> Passage to read

§

# USB still on after power turned off?



## Bondtana (Sep 5, 2010)

I have a...

GIGABYTE GA-MA770T-UD3P AM3 AMD 770 ATX AMD Motherboard

I am a music producer, so I have a whole bunch of hardware connected by USB.  When I power off my computer, everything I have hooked up to the computer is still on.  It is wayyyyy to much light for me to handle lol.

Is there any setting I could change so that the USB things plugged into my computer will turn off when I power off the computer?


----------



## johnb35 (Sep 5, 2010)

A lot of newer motherboards are like that.  The only thing you can do is turn off the power supply.


----------



## linkin (Sep 5, 2010)

I believe that gigabyte boards have a feature that keeps USB devices on, for charging mp3 players and other devices.

There should be an option to turn it off in the BIOS.


----------



## Hsv_Man (Sep 6, 2010)

Yeah i couldn't say Asus boards keep usb devices powered on at power off as i have not noticed it, although I have not tested this yet.


----------



## nwcafesurfer (Sep 11, 2010)

pickup one of these:

http://www.thinkgeek.com/computing/usb-gadgets/e2d2/


----------



## Charr (Sep 11, 2010)

I have a Gigabyte motherboard and it leaves a few USB's running, but most of them power off. The only things that stay powered are my MP3 Player's, and my phone. The idea behind it is to keep charging your USB device batteries, but power down everything else.

I don't think your USB devices should stay fully active even after you power down.

Have you installed the drivers for the motherboard?


----------



## m3incorp (Sep 14, 2010)

nwcafesurfer said:


> pickup one of these:
> 
> http://www.thinkgeek.com/computing/usb-gadgets/e2d2/



That's an interesting gadget. Too bad they are on backorder.


----------

§

> Dataset records
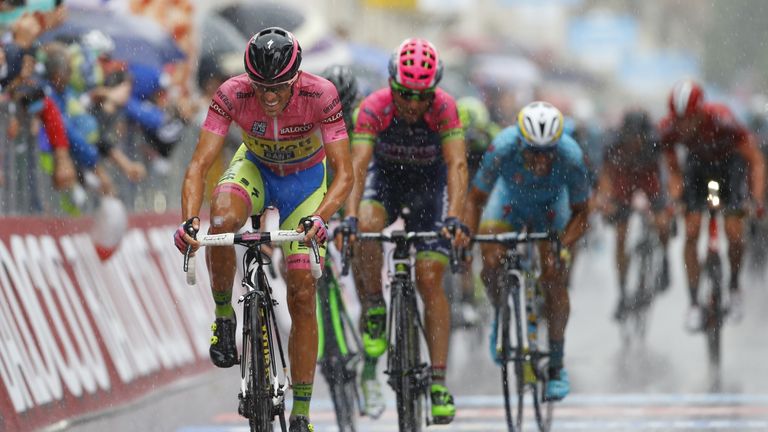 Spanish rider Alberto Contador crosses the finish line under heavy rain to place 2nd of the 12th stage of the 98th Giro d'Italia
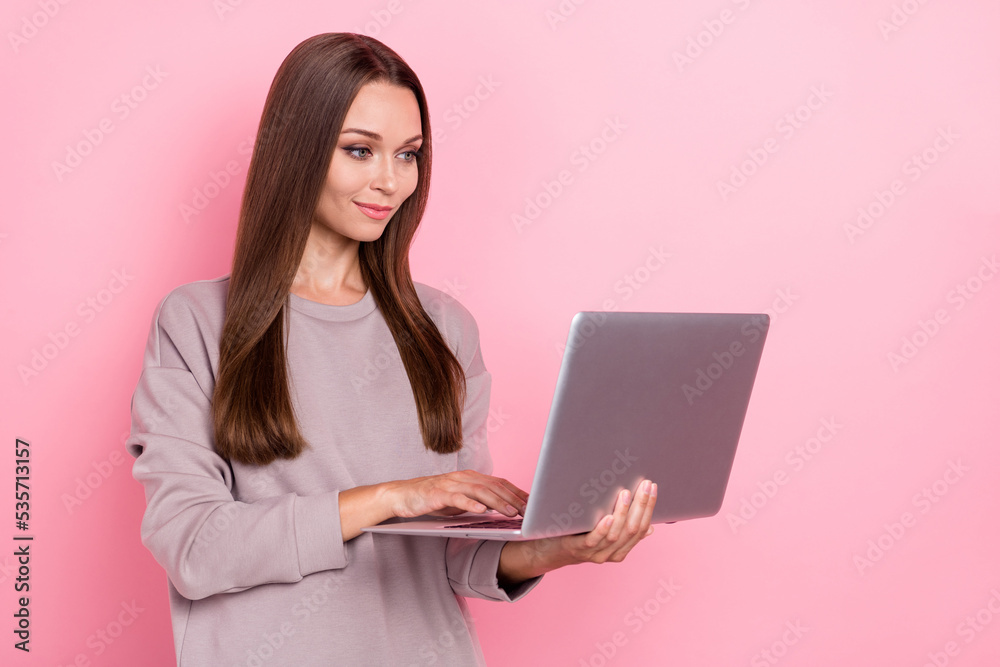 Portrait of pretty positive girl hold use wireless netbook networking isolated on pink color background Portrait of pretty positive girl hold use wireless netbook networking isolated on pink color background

§

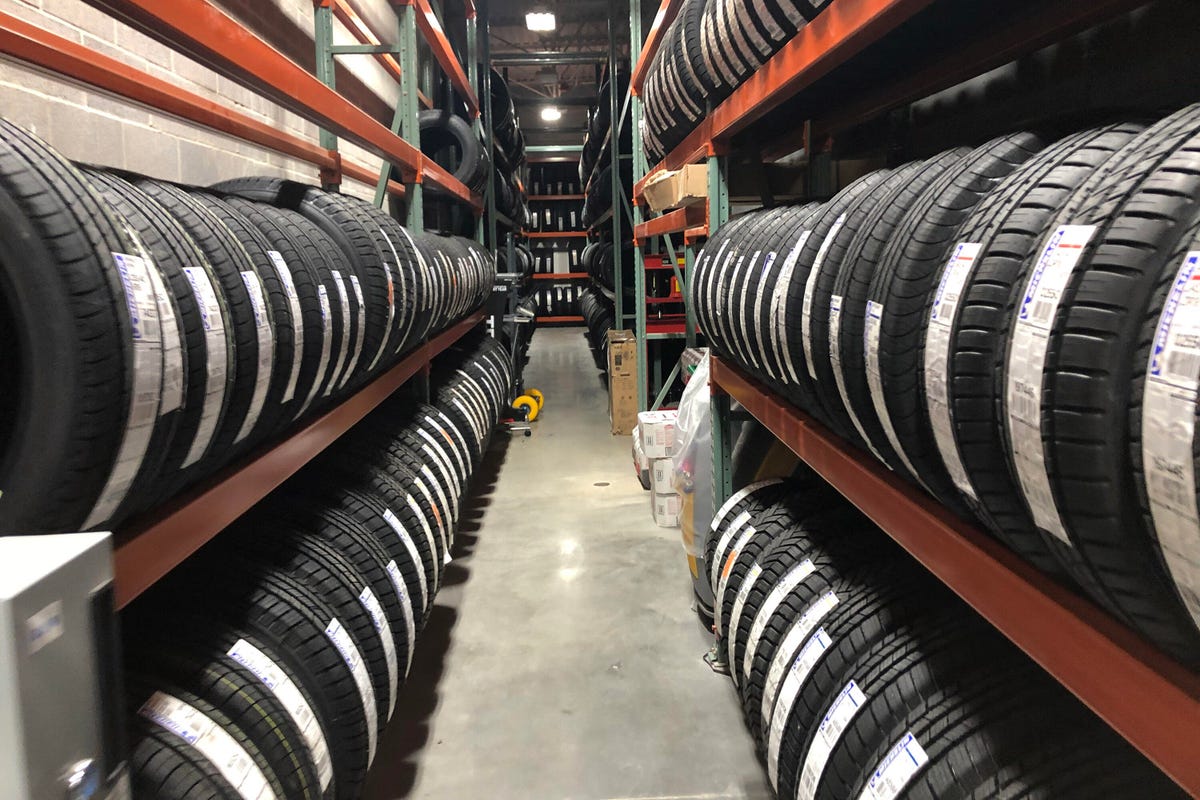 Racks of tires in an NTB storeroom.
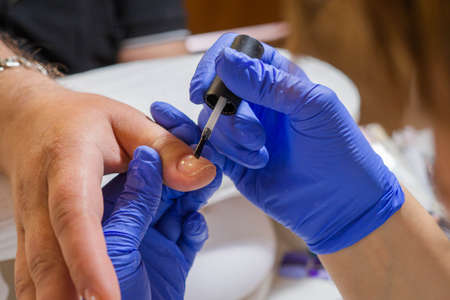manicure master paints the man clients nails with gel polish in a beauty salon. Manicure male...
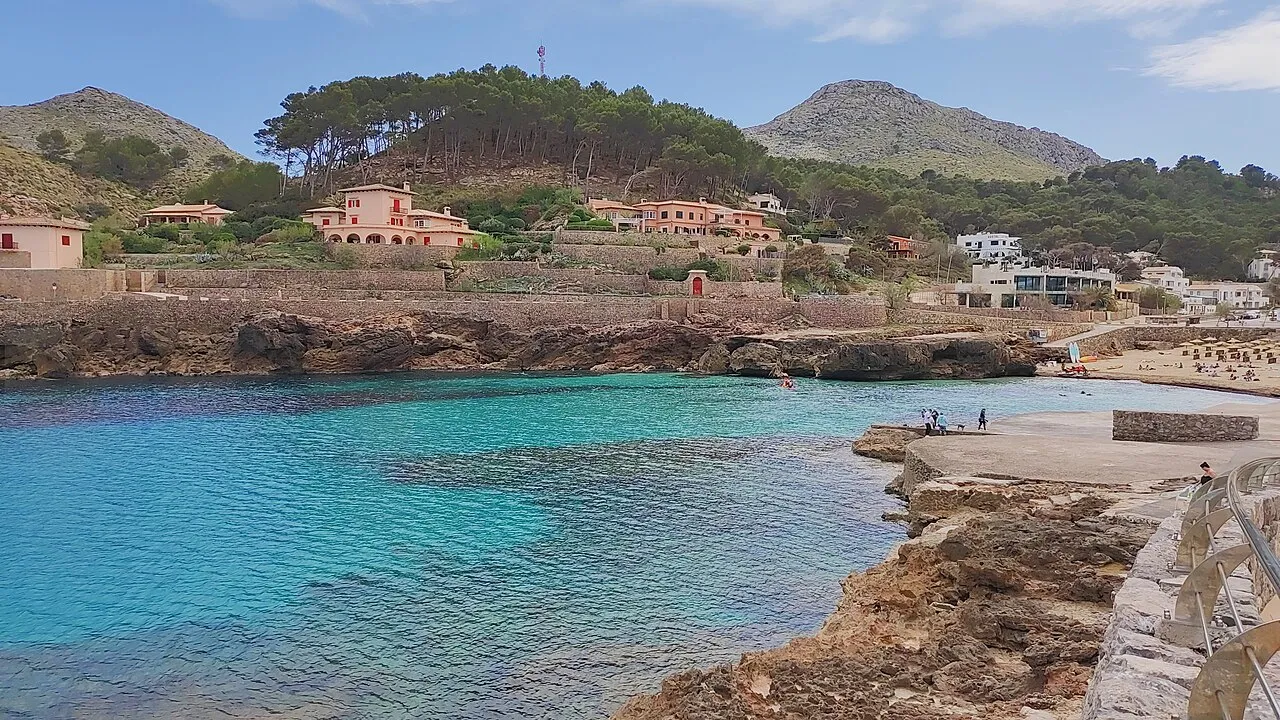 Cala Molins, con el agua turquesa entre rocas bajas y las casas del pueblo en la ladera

§

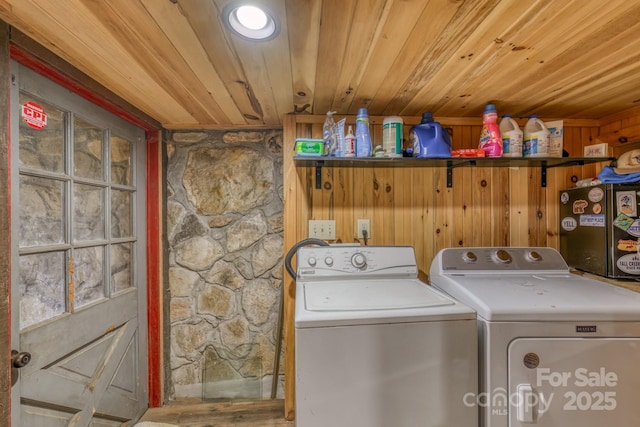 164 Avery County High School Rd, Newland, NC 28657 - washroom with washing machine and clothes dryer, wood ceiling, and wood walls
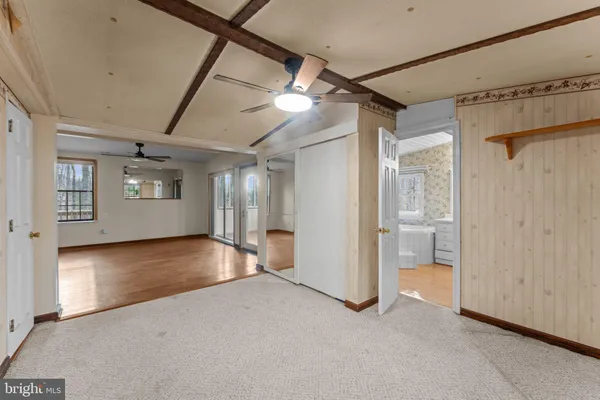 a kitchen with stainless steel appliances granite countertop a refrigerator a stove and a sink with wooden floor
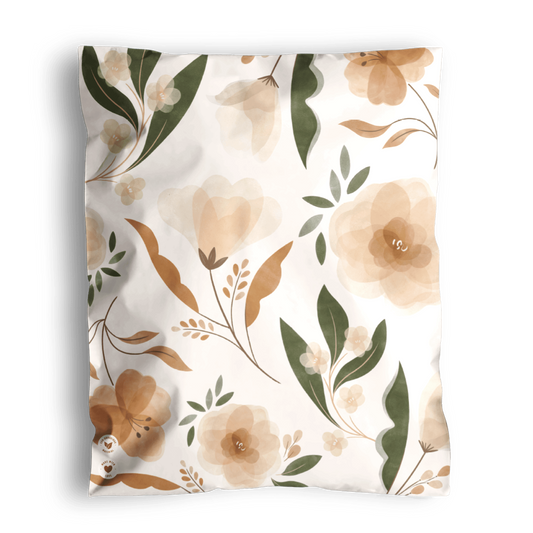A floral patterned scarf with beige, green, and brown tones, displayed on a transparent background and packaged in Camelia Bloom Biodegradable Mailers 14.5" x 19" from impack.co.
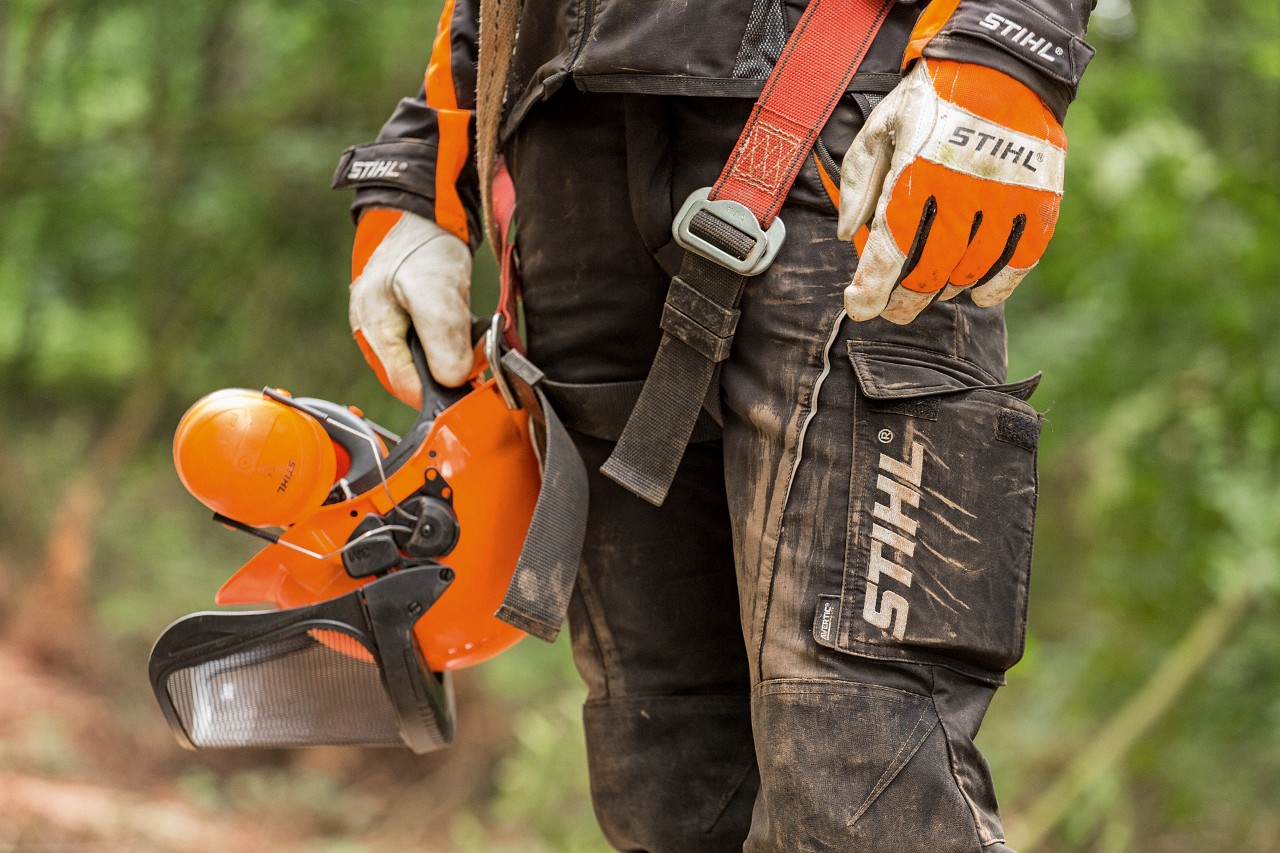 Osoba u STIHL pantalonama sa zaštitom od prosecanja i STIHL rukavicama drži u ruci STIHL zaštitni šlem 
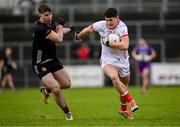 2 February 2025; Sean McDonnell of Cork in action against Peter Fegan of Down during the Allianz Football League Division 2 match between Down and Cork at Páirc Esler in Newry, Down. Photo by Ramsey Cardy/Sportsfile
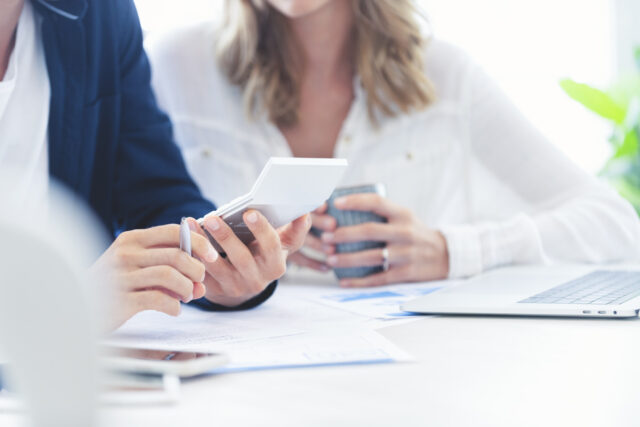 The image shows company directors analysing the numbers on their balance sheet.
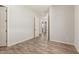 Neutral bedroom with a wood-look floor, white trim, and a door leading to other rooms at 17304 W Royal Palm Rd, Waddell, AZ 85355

§

> What this task involves
Do these statements agree with the forum thread on USB devices staying on after shutdown? Answer yes or no for each, quoting the thread's deciding words. (a) One reply says turning off the power supply is the only option. (b) Charr says every USB device on that Gigabyte board stays powered. (c) Hsv_Man has tested whether Asus boards keep USB devices powered.

> Response to the exercise
(a) Yes: "The only thing you can do is turn off the power supply."
(b) No: "it leaves a few USB's running, but most of them power off."
(c) No: "although I have not tested this yet."